AUSTIN-Triple Net Properties LLC has bought one, sold one and secured a sales contract for a third–all class A office properties in the state capital’s bounds. The trophy catch is the 391,500-sf Chase Tower, a value-add landmark in the CBD that sets a new strategic plan into motion for the Santa Ana, CA-based investment group.

Triple Net most often solos on its buys, but this time the deed’s been divvied. The NNN Opportunity Fund VIII holds title to 47.5% of the landmark property at 221 W. Sixth St.; Triple Net LLC investors took 41.6%; and local firm, Endeavor Realty Group is in the play for 10.9% along with the leasing and management rights to the 72%-leased, 21-story tower. The seller is a joint venture of Fort Worth-based Crescent Real Estate Equities Co. and the Stamford, CT-headquartered GE Commercial Finance Real Estate.

“This is the beginning of a number of strategic joint ventures,” Louis Rogers, president of Triple Net Properties LLC, tells GlobeSt.com. Endeavor, like those firms who will pass muster in the future, is “highly regarded” in its marketplace and “a strong local partner to help us lease, manage and someday sell” the deeds that will be collected as Triple Net-backed JVs start to surface in US buying circles.

“It is the first of many,” Rogers vows. “We could have gone anywhere in the country and we decided on Austin.”

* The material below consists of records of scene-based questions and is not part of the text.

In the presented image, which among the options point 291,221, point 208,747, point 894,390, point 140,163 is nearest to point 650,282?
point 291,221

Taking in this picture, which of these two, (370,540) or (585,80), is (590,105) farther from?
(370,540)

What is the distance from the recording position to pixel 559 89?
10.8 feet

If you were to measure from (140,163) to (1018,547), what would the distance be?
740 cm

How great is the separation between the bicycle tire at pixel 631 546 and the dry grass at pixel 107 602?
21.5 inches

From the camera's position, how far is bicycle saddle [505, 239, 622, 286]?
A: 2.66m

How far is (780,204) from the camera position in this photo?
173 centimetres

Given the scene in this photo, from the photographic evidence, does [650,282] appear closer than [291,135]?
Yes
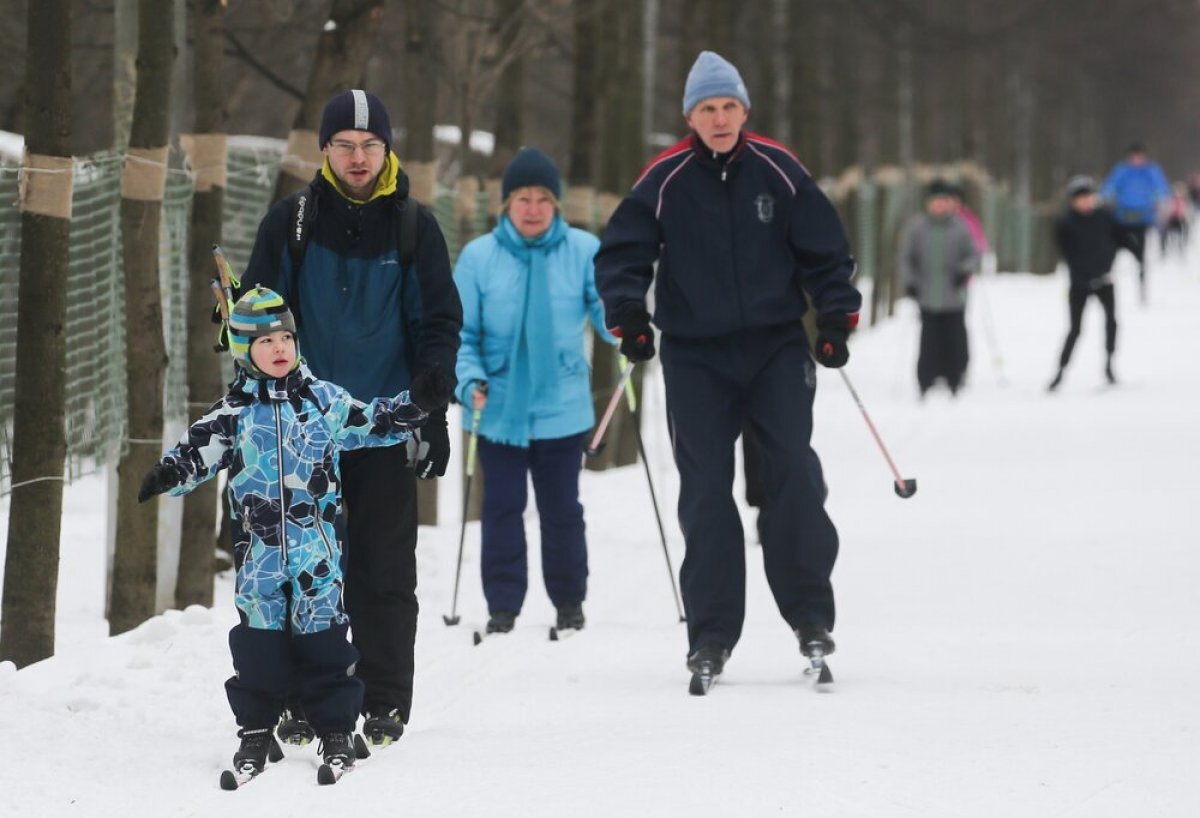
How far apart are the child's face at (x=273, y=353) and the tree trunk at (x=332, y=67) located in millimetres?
4170

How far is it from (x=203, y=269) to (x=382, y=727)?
11.5ft

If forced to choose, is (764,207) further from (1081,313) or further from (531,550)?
(1081,313)

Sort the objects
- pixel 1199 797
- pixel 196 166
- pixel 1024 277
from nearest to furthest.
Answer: pixel 1199 797, pixel 196 166, pixel 1024 277

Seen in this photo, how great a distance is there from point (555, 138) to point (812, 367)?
22.0 meters

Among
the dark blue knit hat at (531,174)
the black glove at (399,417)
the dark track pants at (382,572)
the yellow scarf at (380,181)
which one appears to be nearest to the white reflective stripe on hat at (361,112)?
the yellow scarf at (380,181)

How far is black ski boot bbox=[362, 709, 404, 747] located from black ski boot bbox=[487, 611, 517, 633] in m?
2.15

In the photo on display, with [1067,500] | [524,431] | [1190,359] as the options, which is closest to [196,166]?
[524,431]

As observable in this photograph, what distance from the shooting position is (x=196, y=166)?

Rogers and Triple Net senior analyst Steve Leathers aren’t discussing how much Chase Tower cost nor do Crescent’s SEC records offer a hint. But, the 1.85-acre footprint, with a 720-space parking garage, is assessed at $68.89 million by Travis County. That and the 20-some offers that went on the table undoubtedly pushed the price considerably higher than the assessment even though it still traded at less than replacement cost based on Leather’s comments.

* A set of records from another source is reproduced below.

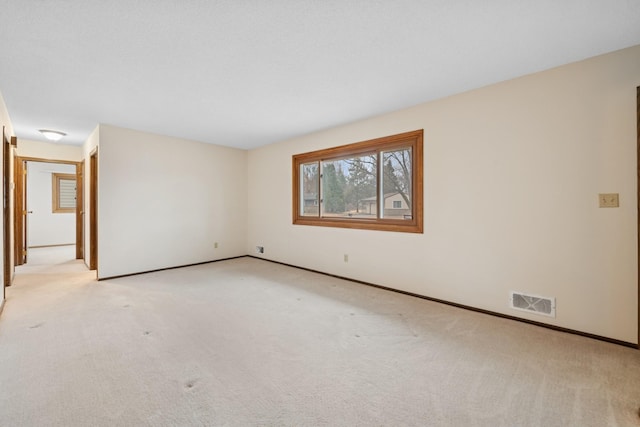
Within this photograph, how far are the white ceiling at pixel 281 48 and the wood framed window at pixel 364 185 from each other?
1.96 feet

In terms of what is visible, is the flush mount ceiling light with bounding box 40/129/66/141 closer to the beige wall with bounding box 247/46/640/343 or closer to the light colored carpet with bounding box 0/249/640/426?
the light colored carpet with bounding box 0/249/640/426

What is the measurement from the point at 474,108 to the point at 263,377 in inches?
124

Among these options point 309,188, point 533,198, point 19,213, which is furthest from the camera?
point 309,188

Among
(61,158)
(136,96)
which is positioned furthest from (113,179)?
(61,158)

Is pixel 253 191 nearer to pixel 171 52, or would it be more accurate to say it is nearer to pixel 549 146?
pixel 171 52

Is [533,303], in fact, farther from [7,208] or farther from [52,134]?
[52,134]

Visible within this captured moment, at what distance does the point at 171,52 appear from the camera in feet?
7.31

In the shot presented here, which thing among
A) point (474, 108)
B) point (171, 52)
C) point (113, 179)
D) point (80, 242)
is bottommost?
point (80, 242)

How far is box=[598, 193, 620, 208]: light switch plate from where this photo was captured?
2229mm

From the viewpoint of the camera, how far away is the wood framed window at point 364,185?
352 cm

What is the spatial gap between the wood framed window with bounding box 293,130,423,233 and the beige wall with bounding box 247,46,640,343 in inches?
6.0

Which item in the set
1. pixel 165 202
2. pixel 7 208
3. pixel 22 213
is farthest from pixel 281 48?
pixel 22 213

“This probably was one of the most heavily sought-after office buildings on the market,” Leathers says, adding Triple Net’s reputation at the closing table helped to drive the deed its way. Wally Reid of Holliday Fenoglio Fowler LP’s Houston office arranged financing through MMA Realty Capital LLC of Baltimore. Cushman & Wakefield of Texas Inc.’s Dallas team of Andrea Peskind and Brad Thornburg had marketed the asset.

Chase Tower, built in 1974 and renovated in 1994-95, will undergo “some fine-tuning” to common areas, including the lobby, and possibly a modernization of the Headliners Club, a daily favorite of the business community’s movers and shakers. The estimated $500,000 of work is ticketed to begin in three to six months.

JPMorgan Chase Bank is the tower’s anchor with 55,000 sf locked in until 2015. But, Rogers says, the building’s in line “in the near future to add a substantial, big tenant.” Currently, there are 24 tenants in the building–and plenty of room to add more.

On the sales front, Triple Net has a buyer in hand for the five-building, 281,885-sf AmberOaks V at 13620-40 Briarwick Dr. plus it’s just sold the three-building AmberOaks III along Loop 360. It’s also marketing Las Cimas II and III, another 308,325 sf of class A space along Loop 360, for $92 million.

The just-sold AmberOaks III is part of an eight-building corporate campus with Dell as the lead tenant. Triple Net picked up $32.96 million for the 206,770-sf trio, resulting in a $10-million gain for a two-year hold for its T REIT Inc., a 75% owner, and the TIC pack that held the balance. The buyer is private investor Chase Merritt, who was represented by Phoenix-based Voit Commercial Brokerage. The AmberOaks sales team was made up of Jeff Hanson with Grubb & Ellis Co.; Max Moss with Trammell Crow Co.; and Thomas Young, Dave Mellor and Phil Hurst, all with Triple Net.

Rogers says AmberOaks was put on the market because “it had appreciated dramatically” in the past two years. And, the same most likely will happen with Chase Tower once it’s stabilized, he says, adding the plan calls for a three- to five-year hold. “It’s a value-added deal so it should be above normal [return],” he predicts. “The investors will do very well. Just like Las Cimas and AmberOaks, it’s the right building in the right location at the right time.”